▶ [Exercise aim] Beginning with the line where "order: Eulipotyphla" appears, repeat every remaining line of the entries exactly, the last line included.

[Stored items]
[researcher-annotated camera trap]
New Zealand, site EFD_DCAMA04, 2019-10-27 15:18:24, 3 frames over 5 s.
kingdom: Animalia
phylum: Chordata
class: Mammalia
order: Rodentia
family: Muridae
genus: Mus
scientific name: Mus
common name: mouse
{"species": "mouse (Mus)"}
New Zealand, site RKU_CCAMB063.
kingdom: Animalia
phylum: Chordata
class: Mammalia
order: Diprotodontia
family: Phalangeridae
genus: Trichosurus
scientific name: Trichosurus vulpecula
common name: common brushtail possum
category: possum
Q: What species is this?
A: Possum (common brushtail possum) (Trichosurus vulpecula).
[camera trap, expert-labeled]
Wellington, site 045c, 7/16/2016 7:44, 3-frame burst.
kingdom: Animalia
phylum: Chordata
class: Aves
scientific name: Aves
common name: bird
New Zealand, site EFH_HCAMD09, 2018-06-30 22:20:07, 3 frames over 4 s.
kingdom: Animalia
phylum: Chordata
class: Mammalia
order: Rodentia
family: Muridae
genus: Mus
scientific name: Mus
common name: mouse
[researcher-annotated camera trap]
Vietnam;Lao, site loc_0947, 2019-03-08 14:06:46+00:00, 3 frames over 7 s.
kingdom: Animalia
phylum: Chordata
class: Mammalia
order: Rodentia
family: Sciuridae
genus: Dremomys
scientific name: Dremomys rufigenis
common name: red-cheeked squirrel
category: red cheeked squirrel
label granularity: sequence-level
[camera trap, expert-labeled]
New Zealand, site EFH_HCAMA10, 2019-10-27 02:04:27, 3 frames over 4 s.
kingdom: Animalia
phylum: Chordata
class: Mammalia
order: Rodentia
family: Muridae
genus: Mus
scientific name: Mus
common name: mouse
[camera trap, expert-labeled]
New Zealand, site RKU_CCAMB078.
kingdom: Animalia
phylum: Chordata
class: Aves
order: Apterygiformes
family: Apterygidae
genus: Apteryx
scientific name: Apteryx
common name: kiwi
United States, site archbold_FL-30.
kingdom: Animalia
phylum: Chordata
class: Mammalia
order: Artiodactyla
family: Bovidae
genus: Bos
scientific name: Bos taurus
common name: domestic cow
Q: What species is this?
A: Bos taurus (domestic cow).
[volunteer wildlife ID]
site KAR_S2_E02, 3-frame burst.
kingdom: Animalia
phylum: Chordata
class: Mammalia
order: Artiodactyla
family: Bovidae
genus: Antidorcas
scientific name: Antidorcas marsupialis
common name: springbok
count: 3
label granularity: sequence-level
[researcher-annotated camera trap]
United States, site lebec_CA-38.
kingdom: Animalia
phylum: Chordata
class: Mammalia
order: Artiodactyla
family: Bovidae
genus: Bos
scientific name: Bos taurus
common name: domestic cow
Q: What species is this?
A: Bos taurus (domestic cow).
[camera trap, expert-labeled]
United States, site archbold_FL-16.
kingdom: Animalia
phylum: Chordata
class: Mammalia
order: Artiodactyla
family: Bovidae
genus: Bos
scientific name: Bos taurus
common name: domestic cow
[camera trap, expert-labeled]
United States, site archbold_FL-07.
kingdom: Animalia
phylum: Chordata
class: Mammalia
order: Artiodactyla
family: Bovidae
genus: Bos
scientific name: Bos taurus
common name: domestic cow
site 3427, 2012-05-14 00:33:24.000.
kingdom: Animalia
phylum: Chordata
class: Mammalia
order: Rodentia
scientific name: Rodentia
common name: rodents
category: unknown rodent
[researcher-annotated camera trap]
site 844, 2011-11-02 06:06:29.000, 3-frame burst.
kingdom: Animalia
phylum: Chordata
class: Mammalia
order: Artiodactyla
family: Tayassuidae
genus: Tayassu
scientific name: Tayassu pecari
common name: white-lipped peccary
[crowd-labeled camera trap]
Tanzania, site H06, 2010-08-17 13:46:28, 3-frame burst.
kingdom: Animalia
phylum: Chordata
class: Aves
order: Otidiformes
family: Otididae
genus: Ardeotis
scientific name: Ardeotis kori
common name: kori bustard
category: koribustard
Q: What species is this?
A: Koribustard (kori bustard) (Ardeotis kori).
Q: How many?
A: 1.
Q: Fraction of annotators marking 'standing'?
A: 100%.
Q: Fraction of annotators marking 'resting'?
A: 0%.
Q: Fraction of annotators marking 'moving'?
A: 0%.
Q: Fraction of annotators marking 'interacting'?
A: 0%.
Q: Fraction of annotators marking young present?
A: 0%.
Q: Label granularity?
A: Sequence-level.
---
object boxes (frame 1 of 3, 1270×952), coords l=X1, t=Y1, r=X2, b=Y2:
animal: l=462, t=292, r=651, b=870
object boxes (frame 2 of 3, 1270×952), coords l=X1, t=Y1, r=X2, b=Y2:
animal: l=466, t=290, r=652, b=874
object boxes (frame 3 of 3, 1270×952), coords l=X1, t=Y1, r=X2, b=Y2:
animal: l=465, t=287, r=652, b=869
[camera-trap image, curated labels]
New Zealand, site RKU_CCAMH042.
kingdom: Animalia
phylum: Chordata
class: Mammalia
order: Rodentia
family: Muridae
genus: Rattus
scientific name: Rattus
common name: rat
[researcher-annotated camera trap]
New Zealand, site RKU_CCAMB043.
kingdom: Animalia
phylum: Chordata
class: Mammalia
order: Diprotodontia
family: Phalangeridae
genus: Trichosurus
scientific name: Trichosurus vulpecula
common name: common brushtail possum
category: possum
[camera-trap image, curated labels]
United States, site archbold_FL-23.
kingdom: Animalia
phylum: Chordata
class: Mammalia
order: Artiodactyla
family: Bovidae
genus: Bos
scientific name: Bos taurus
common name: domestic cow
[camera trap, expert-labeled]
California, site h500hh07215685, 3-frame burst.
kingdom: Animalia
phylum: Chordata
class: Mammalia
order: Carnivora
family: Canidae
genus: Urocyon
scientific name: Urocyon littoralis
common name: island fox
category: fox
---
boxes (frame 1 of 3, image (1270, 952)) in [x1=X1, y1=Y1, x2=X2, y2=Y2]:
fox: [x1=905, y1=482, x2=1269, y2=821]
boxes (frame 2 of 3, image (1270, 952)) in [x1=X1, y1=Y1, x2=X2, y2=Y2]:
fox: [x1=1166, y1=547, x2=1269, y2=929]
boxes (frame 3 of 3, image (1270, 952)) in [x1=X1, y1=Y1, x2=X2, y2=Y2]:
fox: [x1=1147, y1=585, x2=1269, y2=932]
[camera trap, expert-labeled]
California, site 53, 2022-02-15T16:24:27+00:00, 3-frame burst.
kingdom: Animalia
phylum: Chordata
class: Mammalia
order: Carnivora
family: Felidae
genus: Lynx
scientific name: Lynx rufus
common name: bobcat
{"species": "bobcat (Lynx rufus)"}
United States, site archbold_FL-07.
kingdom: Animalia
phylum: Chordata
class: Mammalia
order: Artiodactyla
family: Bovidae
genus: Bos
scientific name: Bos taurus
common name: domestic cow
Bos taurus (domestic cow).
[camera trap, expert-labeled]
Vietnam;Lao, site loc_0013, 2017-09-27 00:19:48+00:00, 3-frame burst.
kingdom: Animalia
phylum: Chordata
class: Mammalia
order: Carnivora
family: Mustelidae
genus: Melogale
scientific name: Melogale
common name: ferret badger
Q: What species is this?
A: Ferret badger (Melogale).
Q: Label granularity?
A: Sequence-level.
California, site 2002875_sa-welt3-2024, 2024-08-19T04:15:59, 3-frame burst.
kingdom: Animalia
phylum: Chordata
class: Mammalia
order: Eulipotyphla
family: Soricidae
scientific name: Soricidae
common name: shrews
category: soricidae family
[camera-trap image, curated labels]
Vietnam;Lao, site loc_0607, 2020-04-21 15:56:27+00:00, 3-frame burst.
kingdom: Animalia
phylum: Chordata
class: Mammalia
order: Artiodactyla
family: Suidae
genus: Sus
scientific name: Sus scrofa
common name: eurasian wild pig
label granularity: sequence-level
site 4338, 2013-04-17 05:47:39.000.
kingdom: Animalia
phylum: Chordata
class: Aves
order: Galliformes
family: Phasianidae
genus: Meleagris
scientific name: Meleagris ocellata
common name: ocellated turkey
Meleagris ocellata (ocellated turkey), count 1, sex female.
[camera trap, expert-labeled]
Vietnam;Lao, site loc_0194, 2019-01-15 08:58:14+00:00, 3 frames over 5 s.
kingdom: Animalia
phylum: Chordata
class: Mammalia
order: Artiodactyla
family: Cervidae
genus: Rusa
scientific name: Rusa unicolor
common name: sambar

▶ [Task result]
order: Eulipotyphla
family: Soricidae
scientific name: Soricidae
common name: shrews
category: soricidae family
[camera-trap image, curated labels]
Vietnam;Lao, site loc_0607, 2020-04-21 15:56:27+00:00, 3-frame burst.
kingdom: Animalia
phylum: Chordata
class: Mammalia
order: Artiodactyla
family: Suidae
genus: Sus
scientific name: Sus scrofa
common name: eurasian wild pig
label granularity: sequence-level
site 4338, 2013-04-17 05:47:39.000.
kingdom: Animalia
phylum: Chordata
class: Aves
order: Galliformes
family: Phasianidae
genus: Meleagris
scientific name: Meleagris ocellata
common name: ocellated turkey
Meleagris ocellata (ocellated turkey), count 1, sex female.
[camera trap, expert-labeled]
Vietnam;Lao, site loc_0194, 2019-01-15 08:58:14+00:00, 3 frames over 5 s.
kingdom: Animalia
phylum: Chordata
class: Mammalia
order: Artiodactyla
family: Cervidae
genus: Rusa
scientific name: Rusa unicolor
common name: sambar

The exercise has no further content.